Holy Saturday is always a strange sort of day. Christ isn’t in the Blessed Sacrament in any church, and you’re still mourning his death. But you know the end of the story. It’s hard to imagine what it must have been like to not know he was going to rise. But that’s the way we Christians live: with our eyes on the end of the story.
Today though, our missionaries encountered a lot of people who don’t have such far-reaching vision. This morning half of our group prayed outside the nearest abortion clinic with signs that had messages of mercy on them. Every car driving down Elston Ave. slowed down to read them. Some honked in approval, some rolled their eyes and some-mostly the ones who had just pulled out of the clinic parking lot-frowned and sped off after one quick glance.
Each missionary had a carnation that they had to give to a person of their choice today. Some wanted to give them to the sidewalk escorts from the clinic but their warm offer was turned down cold. These women were so hardened to us, I wondered if they were really at peace with themselves.
Part of our group went to a different soup kitchen this morning and then walked the streets of downtown engaging people in conversations about love, God, Easter and lots of other things. A few more carnations found a home: a lady on a park bench, a worker in a coffee shop and a little girl whose birthday it was. They also decorated our cars with window markers with sayings like, “Holla if you love the Fatha” and “We Love Easter!”

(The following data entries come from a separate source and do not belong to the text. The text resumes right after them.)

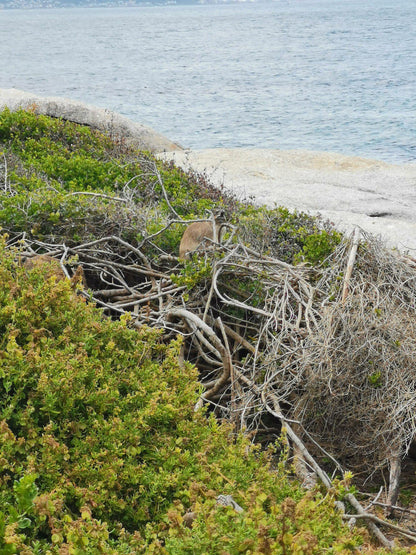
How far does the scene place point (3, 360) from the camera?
3.28 metres

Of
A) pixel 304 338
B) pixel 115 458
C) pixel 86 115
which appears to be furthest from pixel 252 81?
pixel 115 458

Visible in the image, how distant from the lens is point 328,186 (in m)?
11.0

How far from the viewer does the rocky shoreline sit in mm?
8789

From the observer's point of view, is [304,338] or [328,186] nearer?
[304,338]

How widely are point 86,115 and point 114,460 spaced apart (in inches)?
439

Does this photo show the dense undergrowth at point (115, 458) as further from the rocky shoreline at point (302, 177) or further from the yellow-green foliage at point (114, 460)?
the rocky shoreline at point (302, 177)

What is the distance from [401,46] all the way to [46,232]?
50.3m

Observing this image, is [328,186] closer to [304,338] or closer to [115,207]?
[115,207]

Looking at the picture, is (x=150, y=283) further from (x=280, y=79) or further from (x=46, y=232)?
(x=280, y=79)

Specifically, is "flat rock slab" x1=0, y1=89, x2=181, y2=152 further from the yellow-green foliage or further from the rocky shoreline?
the yellow-green foliage

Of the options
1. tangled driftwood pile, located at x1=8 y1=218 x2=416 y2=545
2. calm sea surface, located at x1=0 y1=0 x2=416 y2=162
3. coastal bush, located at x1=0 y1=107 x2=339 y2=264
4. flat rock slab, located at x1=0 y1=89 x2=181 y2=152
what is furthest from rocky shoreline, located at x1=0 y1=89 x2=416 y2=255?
calm sea surface, located at x1=0 y1=0 x2=416 y2=162

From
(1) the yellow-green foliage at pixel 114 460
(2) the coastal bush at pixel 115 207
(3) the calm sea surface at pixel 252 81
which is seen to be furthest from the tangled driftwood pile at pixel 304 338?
(3) the calm sea surface at pixel 252 81

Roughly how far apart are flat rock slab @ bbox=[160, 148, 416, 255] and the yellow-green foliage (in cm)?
431

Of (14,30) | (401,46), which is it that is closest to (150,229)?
(401,46)
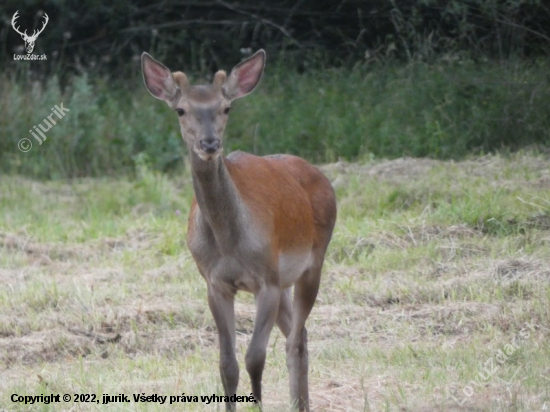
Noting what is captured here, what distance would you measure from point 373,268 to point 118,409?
3.61m

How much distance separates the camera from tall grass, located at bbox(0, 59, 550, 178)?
507 inches

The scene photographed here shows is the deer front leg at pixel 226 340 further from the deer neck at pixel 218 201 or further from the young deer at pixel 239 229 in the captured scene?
the deer neck at pixel 218 201

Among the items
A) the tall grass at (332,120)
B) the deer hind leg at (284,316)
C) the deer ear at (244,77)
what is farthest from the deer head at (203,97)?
the tall grass at (332,120)

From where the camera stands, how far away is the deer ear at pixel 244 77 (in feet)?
20.8

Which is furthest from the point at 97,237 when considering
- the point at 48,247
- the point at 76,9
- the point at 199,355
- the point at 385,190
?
the point at 76,9

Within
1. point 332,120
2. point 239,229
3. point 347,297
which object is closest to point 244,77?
point 239,229

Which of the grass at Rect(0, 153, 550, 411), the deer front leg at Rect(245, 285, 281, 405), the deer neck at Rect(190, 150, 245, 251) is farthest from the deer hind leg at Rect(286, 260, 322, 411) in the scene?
the deer neck at Rect(190, 150, 245, 251)

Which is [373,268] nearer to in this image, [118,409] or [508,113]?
[118,409]

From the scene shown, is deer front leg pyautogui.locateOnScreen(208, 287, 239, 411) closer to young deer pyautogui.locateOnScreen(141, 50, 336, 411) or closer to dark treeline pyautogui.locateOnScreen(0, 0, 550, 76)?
young deer pyautogui.locateOnScreen(141, 50, 336, 411)

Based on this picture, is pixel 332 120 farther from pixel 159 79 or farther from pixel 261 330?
pixel 261 330

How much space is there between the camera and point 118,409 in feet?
19.8

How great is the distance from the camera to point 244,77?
646cm

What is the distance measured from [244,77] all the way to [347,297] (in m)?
2.63

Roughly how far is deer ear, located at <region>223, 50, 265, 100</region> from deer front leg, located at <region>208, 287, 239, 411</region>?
115 cm
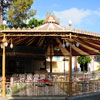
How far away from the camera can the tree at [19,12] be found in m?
26.2

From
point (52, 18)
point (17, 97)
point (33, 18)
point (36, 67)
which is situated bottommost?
point (17, 97)

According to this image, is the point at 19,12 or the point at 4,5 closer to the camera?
the point at 19,12

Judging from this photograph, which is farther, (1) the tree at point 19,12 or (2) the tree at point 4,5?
(2) the tree at point 4,5

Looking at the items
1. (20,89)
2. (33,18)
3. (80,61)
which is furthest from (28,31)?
(80,61)

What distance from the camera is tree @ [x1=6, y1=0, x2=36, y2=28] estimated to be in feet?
86.1

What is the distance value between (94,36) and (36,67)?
307 inches

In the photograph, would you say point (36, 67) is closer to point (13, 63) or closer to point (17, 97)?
point (13, 63)

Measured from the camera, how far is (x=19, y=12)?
26562mm

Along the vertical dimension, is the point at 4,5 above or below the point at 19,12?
above

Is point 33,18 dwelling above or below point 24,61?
above

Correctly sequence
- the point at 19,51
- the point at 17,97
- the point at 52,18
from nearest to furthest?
the point at 17,97 → the point at 52,18 → the point at 19,51

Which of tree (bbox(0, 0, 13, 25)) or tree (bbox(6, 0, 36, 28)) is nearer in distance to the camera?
tree (bbox(6, 0, 36, 28))

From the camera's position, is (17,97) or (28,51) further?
(28,51)

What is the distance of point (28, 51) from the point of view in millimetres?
15703
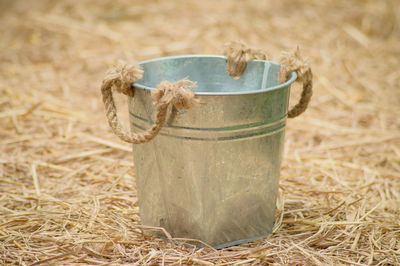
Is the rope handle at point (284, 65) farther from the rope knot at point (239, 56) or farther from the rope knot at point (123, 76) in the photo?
the rope knot at point (123, 76)

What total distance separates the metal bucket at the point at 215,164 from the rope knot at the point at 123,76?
0.10 ft

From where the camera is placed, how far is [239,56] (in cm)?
171

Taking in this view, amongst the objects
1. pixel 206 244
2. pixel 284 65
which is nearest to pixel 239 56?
pixel 284 65

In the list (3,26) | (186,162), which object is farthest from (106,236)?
(3,26)

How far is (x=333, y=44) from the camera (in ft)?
13.4

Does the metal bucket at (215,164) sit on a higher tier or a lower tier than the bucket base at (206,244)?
higher

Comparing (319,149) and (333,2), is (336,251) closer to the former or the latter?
(319,149)

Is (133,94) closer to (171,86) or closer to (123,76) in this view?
(123,76)

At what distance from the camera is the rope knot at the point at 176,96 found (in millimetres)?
1312

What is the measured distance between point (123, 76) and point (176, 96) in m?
0.22

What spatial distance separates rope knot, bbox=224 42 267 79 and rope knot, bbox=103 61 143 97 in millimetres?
415

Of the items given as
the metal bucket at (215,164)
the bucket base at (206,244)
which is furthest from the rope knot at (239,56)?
the bucket base at (206,244)

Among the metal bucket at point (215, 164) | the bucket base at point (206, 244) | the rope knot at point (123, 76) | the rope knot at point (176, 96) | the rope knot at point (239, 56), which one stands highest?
the rope knot at point (239, 56)

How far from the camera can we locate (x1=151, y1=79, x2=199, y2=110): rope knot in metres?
1.31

The other group came home and ran another K4J camp with 20 kids, teaching them about Easter and what that means for their lives. The kids didn’t want to leave and made all the missionaries promise to come back next year. One made cards for us all and another brought us all candy.
At the Easter Vigil, one of our missionaries was asked to help Father light the Easter candle. He picked Taylor, who had been talking all week about wanting to be a light in the world and do something big for Christ. Her candle was the first light from the fire which she spread first to the priests, but then throughout the whole congregation.
After a beautiful and moving liturgy, all the missionaries piled into cars for our surprise Resurrection Party: frozen yogurt on State Street followed by a massive dance party. “Christ is Risen!” they would yell out the windows as we drove through the city, “He rose for you! Happy Easter everybody!”
I hope you all have the same joy and zeal as these girls did on these missions. And if you don’t, maybe you should come for our next Chicago Mercy Missions.